(SOURCE PASSAGE):
=== Section Start ===
Orchestrate plan-task

Breaks the next task from a plan into an implementable task file. Use when decomposing a multi-step plan into ordered work units.

install
source · Clone the upstream repo
git clone https://github.com/haowjy/orchestrate
Claude Code · Install into ~/.claude/skills/
T=$(mktemp -d) && git clone --depth=1 https://github.com/haowjy/orchestrate "$T" && mkdir -p ~/.claude/skills && cp -r "$T/skills/plan-task" ~/.claude/skills/haowjy-orchestrate-plan-task && rm -rf "$T"
manifest: skills/plan-task/SKILL.md
source content

Plan Task

Create the next implementable task from a plan.

When Invoked

Step 1: Read Inputs

Use these prompt variables:

  • {{PLAN_FILE}}
    — source plan to read

Resolve output directory:

  • Always use a path next to the plan:
    <dir-of-PLAN_FILE>/tasks
    .
  • Create the output directory if it does not exist.
=== Section End ===
(GIVEN DATA):
=== Section Start ===
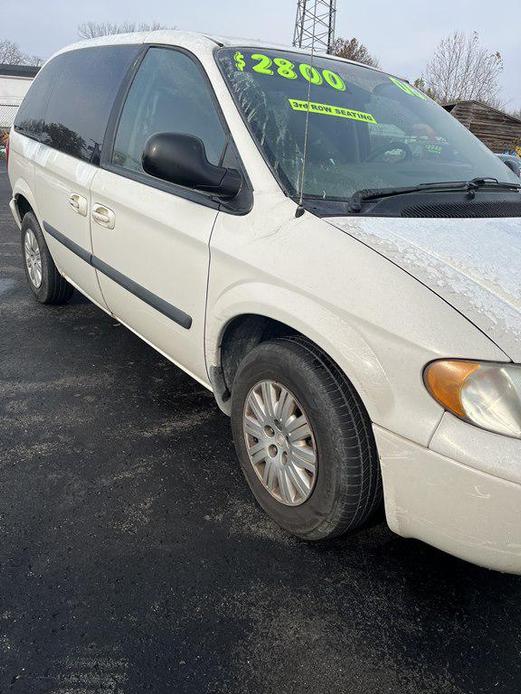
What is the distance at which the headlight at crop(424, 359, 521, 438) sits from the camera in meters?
1.46

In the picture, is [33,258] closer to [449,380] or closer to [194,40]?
[194,40]

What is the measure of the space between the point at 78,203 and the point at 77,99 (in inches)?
31.6

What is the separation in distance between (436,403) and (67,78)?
349 cm

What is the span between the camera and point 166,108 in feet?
8.57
=== Section End ===
(EXERCISE DIRECTIONS): Transcribe the plan-task page between "Breaks the next" and "from a plan.", inclusive. The listing comes from a different source than the plan-task page.

(ANSWER SPACE):
Breaks the next task from a plan into an implementable task file. Use when decomposing a multi-step plan into ordered work units.

install
source · Clone the upstream repo
git clone https://github.com/haowjy/orchestrate
Claude Code · Install into ~/.claude/skills/
T=$(mktemp -d) && git clone --depth=1 https://github.com/haowjy/orchestrate "$T" && mkdir -p ~/.claude/skills && cp -r "$T/skills/plan-task" ~/.claude/skills/haowjy-orchestrate-plan-task && rm -rf "$T"
manifest: skills/plan-task/SKILL.md
source content

Plan Task

Create the next implementable task from a plan.